Enforcing Separation of Concerns with Declarative Programming

January 13, 2017

Software is a young profession, both historically and demographically, and its rapid growth introduces a risk that we programmers will learn less than we ought from the breadth of work that preceded us. We can counteract this, and improve the quality of our thought and output, by exposing ourselves to uncommon approaches and extreme concepts.

In that spirit, and in the hopes that it will be found interesting, we present an implementation of Fizzbuzz using Datalog. It sounds like a joke, but, as shall be seen, the extreme concept applied can be extrapolated to day-to-day engineering to improve code quality. Fizzbuzz stands in for business logic, which, to reduce defect rate, should be separated from application flow; Datalog is a tool intended specifically for the approach which will make that separation more perfect. Following an introduction to the problem and the tools, we walk through writing the code, then discuss implications and applications.

**WORK TO COMPLETE**
a. Answer these questions about the article:
(i) What date does the article carry?
(ii) What tool is used to implement Fizzbuzz?
(iii) What does Fizzbuzz stand in for?
b. Update a part of the article: start at the words "Enforcing Separation of" and stop after "and extreme concepts.". Write that part out again with "profession" changed to "discipline".
The data that comes next is not needed for this work.

**MATERIAL PROVIDED**
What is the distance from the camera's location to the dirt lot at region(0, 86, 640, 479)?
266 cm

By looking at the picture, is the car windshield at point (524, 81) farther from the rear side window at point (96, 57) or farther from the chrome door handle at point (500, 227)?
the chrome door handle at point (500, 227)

**TASK-BY-TASK OUTPUTS**
a.
(i) January 13, 2017
(ii) Datalog
(iii) Business logic

b.
Enforcing Separation of Concerns with Declarative Programming

January 13, 2017

Software is a young discipline, both historically and demographically, and its rapid growth introduces a risk that we programmers will learn less than we ought from the breadth of work that preceded us. We can counteract this, and improve the quality of our thought and output, by exposing ourselves to uncommon approaches and extreme concepts.